Copy out the entries word for word, starting at the line that contains "How much space" and continuing through the final line of the entries, with both ends included.

————————

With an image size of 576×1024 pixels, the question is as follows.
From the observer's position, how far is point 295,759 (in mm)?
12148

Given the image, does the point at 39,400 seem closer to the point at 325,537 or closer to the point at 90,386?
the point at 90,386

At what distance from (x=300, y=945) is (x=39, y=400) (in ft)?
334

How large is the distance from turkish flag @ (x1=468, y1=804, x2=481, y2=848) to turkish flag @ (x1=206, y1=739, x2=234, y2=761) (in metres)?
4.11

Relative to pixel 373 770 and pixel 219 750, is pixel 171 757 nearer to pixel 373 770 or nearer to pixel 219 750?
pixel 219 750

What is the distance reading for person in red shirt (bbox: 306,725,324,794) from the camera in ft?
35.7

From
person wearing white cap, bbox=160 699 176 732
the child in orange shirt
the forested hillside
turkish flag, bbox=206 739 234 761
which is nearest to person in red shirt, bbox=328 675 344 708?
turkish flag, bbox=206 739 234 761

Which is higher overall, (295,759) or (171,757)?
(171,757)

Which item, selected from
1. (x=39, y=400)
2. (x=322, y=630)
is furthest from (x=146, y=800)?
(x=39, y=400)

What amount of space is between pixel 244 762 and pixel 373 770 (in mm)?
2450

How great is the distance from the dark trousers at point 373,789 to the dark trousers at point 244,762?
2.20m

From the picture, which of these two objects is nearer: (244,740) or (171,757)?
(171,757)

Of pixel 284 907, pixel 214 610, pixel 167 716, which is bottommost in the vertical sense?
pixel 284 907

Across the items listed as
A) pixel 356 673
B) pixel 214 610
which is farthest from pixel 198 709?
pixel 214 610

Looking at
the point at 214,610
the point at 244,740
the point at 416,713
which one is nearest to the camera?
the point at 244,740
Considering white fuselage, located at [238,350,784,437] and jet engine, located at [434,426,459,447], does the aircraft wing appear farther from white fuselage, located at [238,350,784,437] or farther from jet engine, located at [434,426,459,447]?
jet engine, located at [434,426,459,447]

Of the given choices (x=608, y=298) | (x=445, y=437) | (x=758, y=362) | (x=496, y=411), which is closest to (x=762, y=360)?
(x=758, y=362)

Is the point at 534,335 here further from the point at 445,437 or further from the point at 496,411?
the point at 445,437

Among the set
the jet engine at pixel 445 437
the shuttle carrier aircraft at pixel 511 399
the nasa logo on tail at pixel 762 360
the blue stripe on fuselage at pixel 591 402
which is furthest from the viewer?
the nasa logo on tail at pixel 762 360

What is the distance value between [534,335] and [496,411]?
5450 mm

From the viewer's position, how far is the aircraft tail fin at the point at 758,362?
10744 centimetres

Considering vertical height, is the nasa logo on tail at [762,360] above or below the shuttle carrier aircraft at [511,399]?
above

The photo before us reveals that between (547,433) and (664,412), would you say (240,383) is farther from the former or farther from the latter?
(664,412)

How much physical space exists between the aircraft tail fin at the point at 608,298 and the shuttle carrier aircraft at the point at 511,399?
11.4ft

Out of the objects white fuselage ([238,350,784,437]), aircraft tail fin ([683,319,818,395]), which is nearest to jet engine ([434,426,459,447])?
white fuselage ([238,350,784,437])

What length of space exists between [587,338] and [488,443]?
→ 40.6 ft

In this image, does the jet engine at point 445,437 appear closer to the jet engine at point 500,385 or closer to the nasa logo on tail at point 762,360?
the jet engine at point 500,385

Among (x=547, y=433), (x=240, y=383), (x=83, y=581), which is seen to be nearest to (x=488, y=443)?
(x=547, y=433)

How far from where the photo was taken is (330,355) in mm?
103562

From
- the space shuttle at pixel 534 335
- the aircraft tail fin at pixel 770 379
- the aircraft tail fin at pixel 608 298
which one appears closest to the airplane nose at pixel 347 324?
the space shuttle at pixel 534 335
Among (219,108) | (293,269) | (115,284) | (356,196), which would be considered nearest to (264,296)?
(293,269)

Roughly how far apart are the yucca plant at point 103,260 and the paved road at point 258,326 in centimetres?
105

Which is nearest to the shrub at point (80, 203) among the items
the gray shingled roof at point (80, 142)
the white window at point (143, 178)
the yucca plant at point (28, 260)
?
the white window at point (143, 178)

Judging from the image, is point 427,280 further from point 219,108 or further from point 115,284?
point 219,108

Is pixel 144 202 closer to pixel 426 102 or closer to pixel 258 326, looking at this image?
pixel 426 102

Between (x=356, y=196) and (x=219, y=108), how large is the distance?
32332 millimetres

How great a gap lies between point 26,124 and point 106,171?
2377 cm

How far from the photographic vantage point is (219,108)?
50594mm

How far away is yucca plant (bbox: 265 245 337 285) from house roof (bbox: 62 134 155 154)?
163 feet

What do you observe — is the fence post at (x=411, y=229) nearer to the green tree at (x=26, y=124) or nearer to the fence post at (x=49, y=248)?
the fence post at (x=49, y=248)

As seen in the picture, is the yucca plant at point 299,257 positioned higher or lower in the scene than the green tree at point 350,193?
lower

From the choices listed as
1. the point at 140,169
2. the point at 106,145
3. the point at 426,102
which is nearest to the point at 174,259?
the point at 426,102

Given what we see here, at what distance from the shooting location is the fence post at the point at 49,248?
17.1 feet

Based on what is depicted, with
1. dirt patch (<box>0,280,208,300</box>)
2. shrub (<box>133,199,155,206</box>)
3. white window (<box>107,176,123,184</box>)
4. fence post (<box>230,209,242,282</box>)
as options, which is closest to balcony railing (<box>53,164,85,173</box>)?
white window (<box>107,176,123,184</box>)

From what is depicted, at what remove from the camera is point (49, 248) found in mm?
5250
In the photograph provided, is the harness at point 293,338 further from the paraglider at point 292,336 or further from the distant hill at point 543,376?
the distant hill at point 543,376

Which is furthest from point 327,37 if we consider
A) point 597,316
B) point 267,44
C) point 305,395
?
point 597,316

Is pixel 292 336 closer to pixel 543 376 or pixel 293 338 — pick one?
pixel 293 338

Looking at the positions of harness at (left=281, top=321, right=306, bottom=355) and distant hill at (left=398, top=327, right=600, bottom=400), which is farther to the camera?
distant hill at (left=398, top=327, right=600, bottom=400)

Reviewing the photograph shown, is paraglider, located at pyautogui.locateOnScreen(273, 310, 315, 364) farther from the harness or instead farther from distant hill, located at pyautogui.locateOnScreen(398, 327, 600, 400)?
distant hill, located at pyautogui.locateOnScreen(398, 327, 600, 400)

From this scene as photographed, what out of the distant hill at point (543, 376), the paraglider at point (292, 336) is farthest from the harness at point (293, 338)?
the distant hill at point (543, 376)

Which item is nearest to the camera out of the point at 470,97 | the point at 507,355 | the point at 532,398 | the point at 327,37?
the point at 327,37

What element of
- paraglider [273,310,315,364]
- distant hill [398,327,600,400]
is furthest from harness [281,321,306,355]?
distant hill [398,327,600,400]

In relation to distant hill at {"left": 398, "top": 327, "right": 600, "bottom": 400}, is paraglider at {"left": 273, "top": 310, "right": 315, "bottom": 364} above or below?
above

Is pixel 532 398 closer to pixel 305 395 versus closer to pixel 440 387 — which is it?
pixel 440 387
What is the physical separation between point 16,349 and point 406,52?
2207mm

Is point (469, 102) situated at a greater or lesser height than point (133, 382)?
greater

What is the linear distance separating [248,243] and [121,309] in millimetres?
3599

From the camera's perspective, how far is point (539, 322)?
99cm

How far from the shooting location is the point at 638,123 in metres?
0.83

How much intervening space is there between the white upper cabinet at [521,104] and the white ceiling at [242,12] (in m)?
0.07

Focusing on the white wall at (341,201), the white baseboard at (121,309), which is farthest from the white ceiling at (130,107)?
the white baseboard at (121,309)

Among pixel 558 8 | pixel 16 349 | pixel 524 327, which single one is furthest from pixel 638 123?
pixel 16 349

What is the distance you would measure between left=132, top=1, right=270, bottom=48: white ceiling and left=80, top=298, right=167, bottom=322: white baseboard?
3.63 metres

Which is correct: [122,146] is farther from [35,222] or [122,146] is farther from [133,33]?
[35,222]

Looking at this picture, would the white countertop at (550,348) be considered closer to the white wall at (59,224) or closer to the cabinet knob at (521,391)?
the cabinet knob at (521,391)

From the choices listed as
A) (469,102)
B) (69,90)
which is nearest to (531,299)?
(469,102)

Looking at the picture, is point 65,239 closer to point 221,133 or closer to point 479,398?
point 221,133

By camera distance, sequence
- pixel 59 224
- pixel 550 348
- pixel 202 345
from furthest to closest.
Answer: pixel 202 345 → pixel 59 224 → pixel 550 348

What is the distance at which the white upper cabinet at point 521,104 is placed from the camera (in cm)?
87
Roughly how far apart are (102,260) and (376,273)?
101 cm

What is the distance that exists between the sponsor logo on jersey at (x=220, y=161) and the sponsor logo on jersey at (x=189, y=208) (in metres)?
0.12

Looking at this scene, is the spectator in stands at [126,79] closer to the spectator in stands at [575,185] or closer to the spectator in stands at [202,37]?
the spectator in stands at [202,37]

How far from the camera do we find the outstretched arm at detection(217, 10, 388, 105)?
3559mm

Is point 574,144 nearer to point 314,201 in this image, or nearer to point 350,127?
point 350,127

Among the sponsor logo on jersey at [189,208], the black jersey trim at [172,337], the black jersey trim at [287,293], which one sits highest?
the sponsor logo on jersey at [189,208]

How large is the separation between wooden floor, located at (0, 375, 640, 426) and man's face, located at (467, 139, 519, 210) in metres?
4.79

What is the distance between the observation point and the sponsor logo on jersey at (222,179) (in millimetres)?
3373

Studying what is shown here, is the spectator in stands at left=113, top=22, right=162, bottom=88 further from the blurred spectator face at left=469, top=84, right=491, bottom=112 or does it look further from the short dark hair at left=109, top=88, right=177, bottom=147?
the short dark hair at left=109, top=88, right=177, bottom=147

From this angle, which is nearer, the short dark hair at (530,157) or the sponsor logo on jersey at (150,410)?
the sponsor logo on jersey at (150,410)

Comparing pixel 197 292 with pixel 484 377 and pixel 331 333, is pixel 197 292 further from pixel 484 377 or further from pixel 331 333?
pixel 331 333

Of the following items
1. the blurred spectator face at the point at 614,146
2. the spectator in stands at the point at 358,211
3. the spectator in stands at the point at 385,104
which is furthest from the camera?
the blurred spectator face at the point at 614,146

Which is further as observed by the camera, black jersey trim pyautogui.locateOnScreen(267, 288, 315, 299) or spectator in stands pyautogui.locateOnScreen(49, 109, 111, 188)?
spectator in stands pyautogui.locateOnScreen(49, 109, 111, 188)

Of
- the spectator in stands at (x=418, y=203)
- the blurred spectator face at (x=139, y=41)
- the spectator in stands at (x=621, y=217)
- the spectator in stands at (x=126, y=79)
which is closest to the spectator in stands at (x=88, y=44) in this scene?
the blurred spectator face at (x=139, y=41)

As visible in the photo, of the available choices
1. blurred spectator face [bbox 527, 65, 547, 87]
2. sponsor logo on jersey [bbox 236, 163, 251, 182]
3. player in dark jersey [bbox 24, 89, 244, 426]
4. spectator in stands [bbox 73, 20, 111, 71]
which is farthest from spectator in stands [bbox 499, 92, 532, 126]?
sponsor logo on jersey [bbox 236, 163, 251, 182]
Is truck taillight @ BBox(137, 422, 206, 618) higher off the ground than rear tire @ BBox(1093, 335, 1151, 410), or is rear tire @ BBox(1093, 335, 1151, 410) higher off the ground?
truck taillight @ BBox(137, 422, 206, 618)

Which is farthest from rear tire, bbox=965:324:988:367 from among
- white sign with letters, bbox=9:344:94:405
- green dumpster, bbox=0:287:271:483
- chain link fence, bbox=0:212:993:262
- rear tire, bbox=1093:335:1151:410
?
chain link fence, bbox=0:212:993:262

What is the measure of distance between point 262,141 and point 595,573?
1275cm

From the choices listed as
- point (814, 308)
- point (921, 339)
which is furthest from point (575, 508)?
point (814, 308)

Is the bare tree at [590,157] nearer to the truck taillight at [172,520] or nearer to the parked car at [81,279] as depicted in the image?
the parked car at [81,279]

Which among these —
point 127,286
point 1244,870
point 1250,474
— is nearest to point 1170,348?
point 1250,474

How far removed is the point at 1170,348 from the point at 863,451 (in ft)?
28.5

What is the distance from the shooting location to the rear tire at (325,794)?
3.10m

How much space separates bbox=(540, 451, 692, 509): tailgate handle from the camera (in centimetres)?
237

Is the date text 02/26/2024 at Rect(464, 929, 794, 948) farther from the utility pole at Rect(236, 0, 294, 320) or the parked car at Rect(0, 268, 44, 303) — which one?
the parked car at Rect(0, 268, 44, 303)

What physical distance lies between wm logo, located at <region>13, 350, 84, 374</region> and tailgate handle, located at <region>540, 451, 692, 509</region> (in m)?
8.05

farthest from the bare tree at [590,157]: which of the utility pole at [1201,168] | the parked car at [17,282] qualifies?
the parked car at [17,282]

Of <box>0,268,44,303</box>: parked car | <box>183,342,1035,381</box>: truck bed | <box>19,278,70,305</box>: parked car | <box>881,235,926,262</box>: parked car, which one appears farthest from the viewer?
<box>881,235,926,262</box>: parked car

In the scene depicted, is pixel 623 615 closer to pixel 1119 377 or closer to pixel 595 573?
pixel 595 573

————————

> REPLY TO THE TASK:
How much space separates bbox=(540, 451, 692, 509): tailgate handle from the camera (in centimetres)?
237

Is the date text 02/26/2024 at Rect(464, 929, 794, 948) farther from the utility pole at Rect(236, 0, 294, 320) or the parked car at Rect(0, 268, 44, 303) — which one?
the parked car at Rect(0, 268, 44, 303)

What physical distance lies between wm logo, located at <region>13, 350, 84, 374</region> and tailgate handle, located at <region>540, 451, 692, 509</region> (in m)?
8.05

farthest from the bare tree at [590,157]: which of the utility pole at [1201,168] | the parked car at [17,282] qualifies?
the parked car at [17,282]

Of <box>0,268,44,303</box>: parked car | <box>183,342,1035,381</box>: truck bed | <box>19,278,70,305</box>: parked car | <box>881,235,926,262</box>: parked car, which one appears farthest from the viewer?
<box>881,235,926,262</box>: parked car

In the scene depicted, is pixel 623 615 closer to pixel 1119 377 or closer to pixel 595 573?
pixel 595 573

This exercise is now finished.